One of the many economic distortions and perversions of third-party paid medical care is that the recipient of the care (the patient) has not been the main consumer of the care. This resulted in the discussion never being about price when insurance was paying the bill and always about price (inflated billed CPT charges) when insurance wasn’t paying. It also created artificial demand, an inflationary spiral of costs, a lack of price transparency and mythical PPO discounts based off of fictitious charges. The third-party payment system, catalyzed by Medicare, was the seed of most of our woes today in healthcare. It made the discussion always about “coverage” and not about care or the real costs of care.
One of the most attractive feature of DPC, and any non-third-party model, is that it it permits the doctor to work directly for his or her patients; not as a subcontractor or surrogate of the third-party payer.

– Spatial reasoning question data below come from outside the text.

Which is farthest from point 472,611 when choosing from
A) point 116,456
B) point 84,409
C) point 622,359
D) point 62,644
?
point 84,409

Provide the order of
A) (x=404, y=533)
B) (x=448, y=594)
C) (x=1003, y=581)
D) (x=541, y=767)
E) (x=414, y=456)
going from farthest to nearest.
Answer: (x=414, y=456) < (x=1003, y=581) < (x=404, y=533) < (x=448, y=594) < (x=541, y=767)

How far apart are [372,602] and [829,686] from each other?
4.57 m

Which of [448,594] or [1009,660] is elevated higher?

To be sustainable long-term, Medicaid and Medicare must transition to a defined contribution model or something very similar for routine preventative and primary care. Once we get to a point where “safety net” money follows people, not programs, then those funds can be used freely by choice by the recipients to enroll in DPC or pay for FFS care in the private sector or at designated public clinics. That scenario will be the closest we get to a real market and represent near neutrality by government payers.
Allowing a third-party, be it government or private, to pay us a negotiated monthly fee on behalf of a panel of patients opens the door to third-party dominance once again.
Yes, employers will play a role and even offset costs for some employees, even within a DPC model; but I hope that the advent of DPC will spell the end of the need for expensive COBRA “coverage” by making it affordable for patients to stay on even if they change employers.
Having the individual patients serve as the collective employer of the doctor is the beauty of DPC and it what sets it apart from every other model. Let’s not forget this as we move forward.